What is needed → Can you reproduce the text word for word, starting at the line that contains "By how much" and ending at the line that contains "pixel 364 102 →", with any pictures left out?

Input rows →
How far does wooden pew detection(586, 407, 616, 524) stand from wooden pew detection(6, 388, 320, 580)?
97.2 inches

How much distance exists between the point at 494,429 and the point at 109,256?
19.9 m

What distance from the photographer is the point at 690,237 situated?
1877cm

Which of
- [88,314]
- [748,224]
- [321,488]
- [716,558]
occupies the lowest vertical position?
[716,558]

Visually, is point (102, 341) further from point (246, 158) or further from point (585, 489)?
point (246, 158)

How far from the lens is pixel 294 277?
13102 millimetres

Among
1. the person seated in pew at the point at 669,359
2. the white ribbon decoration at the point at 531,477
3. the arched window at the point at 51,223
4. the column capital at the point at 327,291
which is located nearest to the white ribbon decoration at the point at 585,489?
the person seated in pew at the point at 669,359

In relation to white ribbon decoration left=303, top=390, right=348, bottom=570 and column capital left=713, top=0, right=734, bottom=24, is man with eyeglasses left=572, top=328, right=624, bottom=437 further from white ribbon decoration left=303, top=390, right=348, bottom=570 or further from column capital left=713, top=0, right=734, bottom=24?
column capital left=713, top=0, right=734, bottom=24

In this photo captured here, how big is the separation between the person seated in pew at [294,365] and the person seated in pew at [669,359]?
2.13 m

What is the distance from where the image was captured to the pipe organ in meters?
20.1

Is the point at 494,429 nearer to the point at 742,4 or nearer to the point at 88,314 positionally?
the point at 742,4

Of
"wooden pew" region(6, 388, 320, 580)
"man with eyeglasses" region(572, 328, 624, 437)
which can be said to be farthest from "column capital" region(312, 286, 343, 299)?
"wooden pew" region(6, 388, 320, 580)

* * *

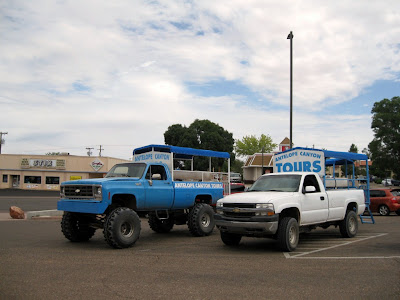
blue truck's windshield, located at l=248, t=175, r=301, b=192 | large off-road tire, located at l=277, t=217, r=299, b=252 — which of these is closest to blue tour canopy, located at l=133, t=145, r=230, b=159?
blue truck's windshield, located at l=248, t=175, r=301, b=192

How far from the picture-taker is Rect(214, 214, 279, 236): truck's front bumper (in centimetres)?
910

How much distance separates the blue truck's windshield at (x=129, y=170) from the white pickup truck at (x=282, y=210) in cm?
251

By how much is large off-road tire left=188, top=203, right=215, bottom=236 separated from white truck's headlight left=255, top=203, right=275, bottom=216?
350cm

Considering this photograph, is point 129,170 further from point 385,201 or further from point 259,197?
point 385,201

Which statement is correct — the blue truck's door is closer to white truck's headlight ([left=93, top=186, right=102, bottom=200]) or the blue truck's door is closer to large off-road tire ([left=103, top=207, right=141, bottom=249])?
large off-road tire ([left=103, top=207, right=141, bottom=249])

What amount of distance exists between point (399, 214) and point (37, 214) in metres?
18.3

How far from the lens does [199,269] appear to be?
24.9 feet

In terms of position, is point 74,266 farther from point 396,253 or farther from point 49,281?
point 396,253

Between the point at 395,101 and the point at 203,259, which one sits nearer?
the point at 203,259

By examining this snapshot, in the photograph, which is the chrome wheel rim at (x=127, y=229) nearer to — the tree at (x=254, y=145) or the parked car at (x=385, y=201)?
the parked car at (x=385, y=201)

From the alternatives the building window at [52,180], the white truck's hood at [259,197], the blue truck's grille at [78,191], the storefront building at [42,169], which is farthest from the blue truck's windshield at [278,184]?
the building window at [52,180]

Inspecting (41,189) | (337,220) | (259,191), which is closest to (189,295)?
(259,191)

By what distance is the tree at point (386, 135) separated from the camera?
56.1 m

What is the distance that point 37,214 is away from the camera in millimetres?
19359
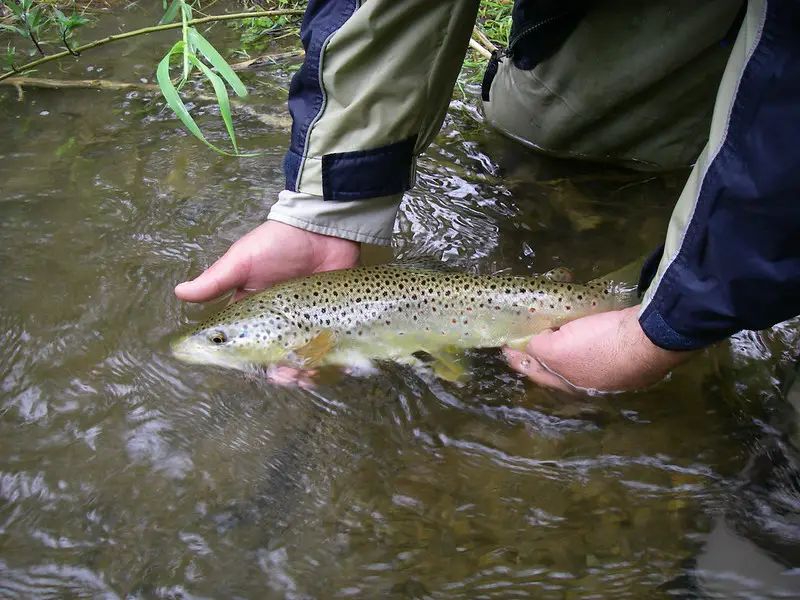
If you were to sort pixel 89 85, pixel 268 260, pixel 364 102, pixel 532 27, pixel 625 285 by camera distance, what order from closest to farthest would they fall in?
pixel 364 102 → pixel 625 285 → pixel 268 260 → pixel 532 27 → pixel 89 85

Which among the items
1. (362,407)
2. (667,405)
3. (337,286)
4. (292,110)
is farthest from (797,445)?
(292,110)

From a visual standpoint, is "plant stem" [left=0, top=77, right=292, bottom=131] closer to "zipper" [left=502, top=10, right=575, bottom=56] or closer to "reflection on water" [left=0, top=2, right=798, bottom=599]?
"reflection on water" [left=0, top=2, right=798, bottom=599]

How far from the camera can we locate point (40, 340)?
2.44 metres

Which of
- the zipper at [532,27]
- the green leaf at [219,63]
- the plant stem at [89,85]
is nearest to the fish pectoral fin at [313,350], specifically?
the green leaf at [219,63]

Problem solution →
By how much is large off-road tire left=188, top=203, right=215, bottom=236 separated from white truck's headlight left=255, top=203, right=275, bottom=216?
350cm

Considering this photograph, is point 129,170 further from point 385,201 or further from point 259,197?
point 385,201

Which statement is correct — the blue truck's door is closer to white truck's headlight ([left=93, top=186, right=102, bottom=200]) or the blue truck's door is closer to large off-road tire ([left=103, top=207, right=141, bottom=249])?
large off-road tire ([left=103, top=207, right=141, bottom=249])

What amount of distance exists between point (399, 214) and point (37, 214) in metres?
18.3

How far from the lens does [199,269] appear to be?
24.9 feet

In terms of position, is point 74,266 farther from point 396,253 or farther from point 49,281?
point 396,253

Between the point at 395,101 and the point at 203,259, which one sits nearer?
the point at 203,259

By examining this snapshot, in the photograph, which is the chrome wheel rim at (x=127, y=229) nearer to — the tree at (x=254, y=145) or the parked car at (x=385, y=201)?
the parked car at (x=385, y=201)

From the alternatives the building window at [52,180], the white truck's hood at [259,197], the blue truck's grille at [78,191], the storefront building at [42,169], which is farthest from the blue truck's windshield at [278,184]?
the building window at [52,180]

Inspecting (41,189) | (337,220) | (259,191), which is closest to (189,295)?
(259,191)

By what distance is the tree at point (386, 135) separated from the camera?
56.1 m

What is the distance that point 37,214 is away from the camera in millimetres?
19359
If you were to sort pixel 89 85, pixel 268 260, pixel 364 102, pixel 532 27, pixel 625 285 by camera distance, what order from closest to farthest would they fall in?
pixel 364 102 → pixel 625 285 → pixel 268 260 → pixel 532 27 → pixel 89 85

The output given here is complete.